An appropriate fluid density will promote a mechanically stable wellbore when drilling encounters “soft” shale rock however reactive shale minerals can impart a chemically unstable wellbore. In the case of the latter the proper choice of base brine and/or additives can help alleviate. Upfront planning that includes testing, when whole core is available, for worst-case static periods can confirm the effectiveness of needed additives. However, shale rock can be different from area to area thus a fluid system may require customizing. Soluble additives such as amine based or nanoparticles may provide sufficient inhibition in some shales.

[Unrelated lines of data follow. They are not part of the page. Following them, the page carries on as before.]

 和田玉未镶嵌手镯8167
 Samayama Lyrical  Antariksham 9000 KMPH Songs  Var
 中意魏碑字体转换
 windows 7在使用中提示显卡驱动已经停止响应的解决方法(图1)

In some wells/areas the proper choice of the water activity of the brine alone can provide sufficient inhibition; however, this also limits density and unanticipated changes to the working density.

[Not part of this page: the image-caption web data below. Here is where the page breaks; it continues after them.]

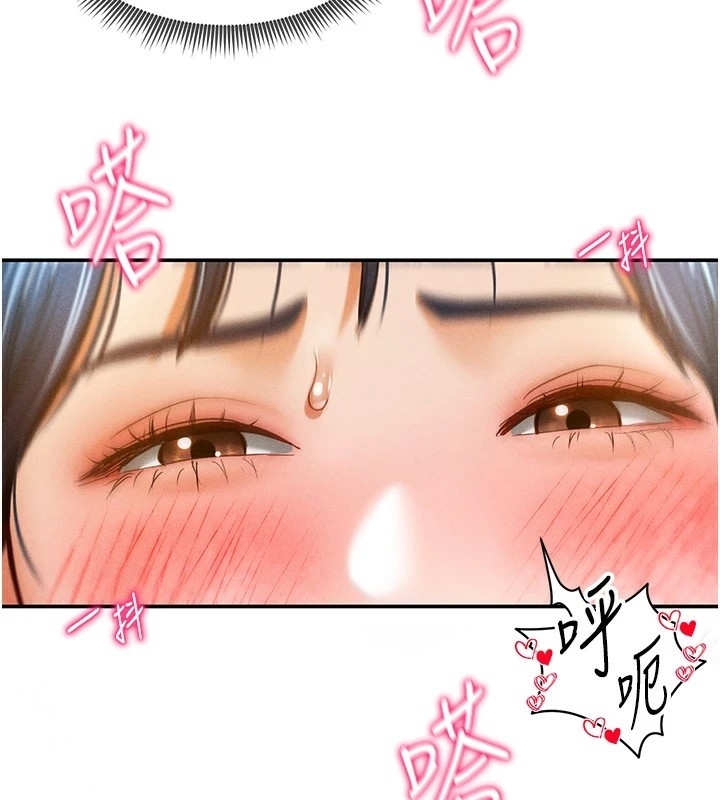 第119张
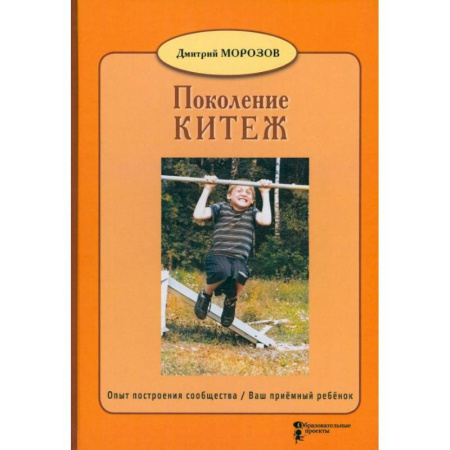 Психология для родителей, книга Поколение Китеж. Опыт построения сообщества. Ваш приёмный ребёнок купить по скидке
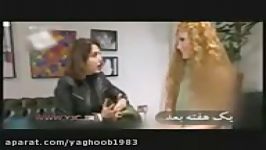 ماست مالی رسوایی سولماز در من تو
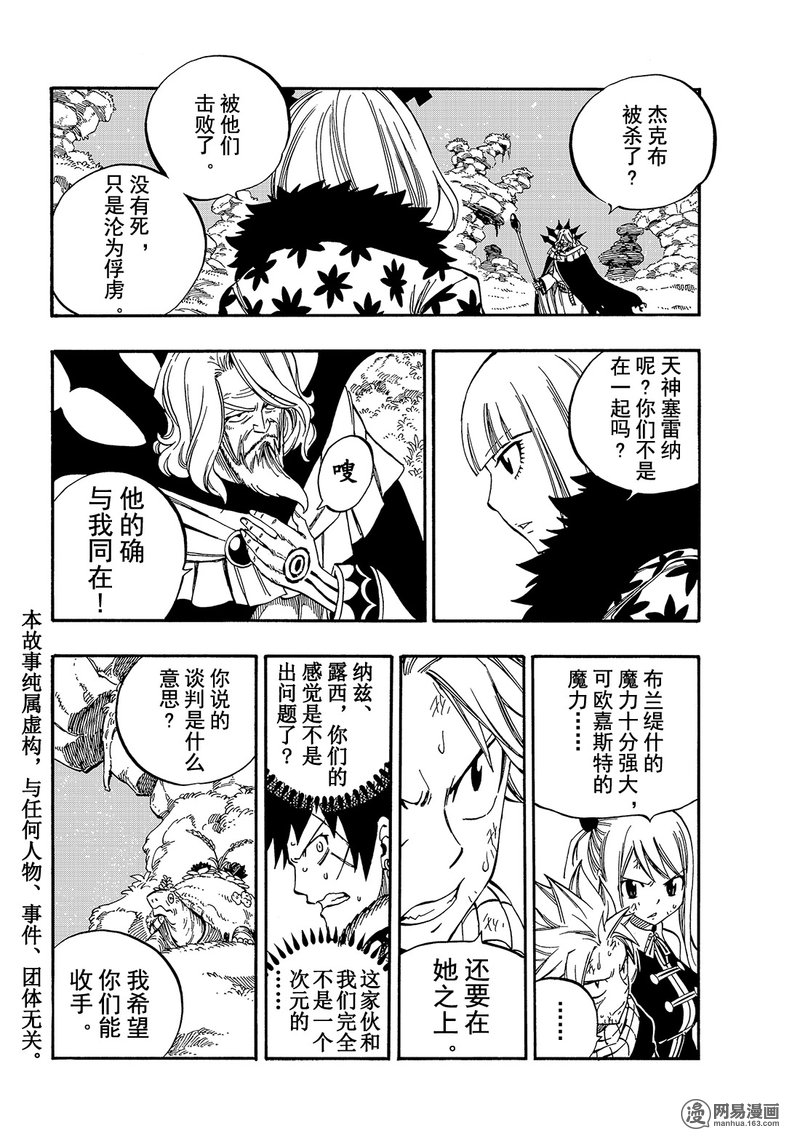 妖精的尾巴 第487话 第1页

While oil-based fluids are readily lubricious due to their external phase, lubricant additives for brine-based fluids can reduce their friction nearly equivalent to oil-based while mitigating cheese and grease effects that are common due to the incorporation of fine solids, temperature and shear.
Products that are used to maintain oil-based drilling fluids properties are typically added in the field as a liquid. Some of these additives are now available as solids and this may reduce the volume required to transport, store and even reduce the number of lifts required to transfer products to a rig/platform.
Dual gradient drilling could erase the effect of water depth on offshore drilling and enable operators to reach reservoirs 40,000ft below the sea floor. This technique is similar to managed-pressure drilling and uses seawater density fluid in place of the drilling fluid that would ordinarily flow through a riser while using a denser drilling fluid at the bottom of the well to maintain bottom-hole pressure.
Mark R. Luyster is vice president of technology development for TBC-Brinadd, LLC, of Texas United Chemical Co. He worked for Chevron Production Co. for 13 years before assuming project and lab manager positions with MI-SWACO (a Schlumberger company). During this period he worked in China, Angola, Equatorial Guinea, East Canada, South America, Gulf of Mexico and Alaska.
He served as global technical service manager for the completions segment for the last six years before assuming his position with TBC-Brinadd. Luyster has invented or co-invented nine US patents and has 16 applications pending that involve breakers, fluid treatments, viscosified agents, chelates, invert emulsions and delay mechanisms. He holds a B.S. in geology from the University of Akron.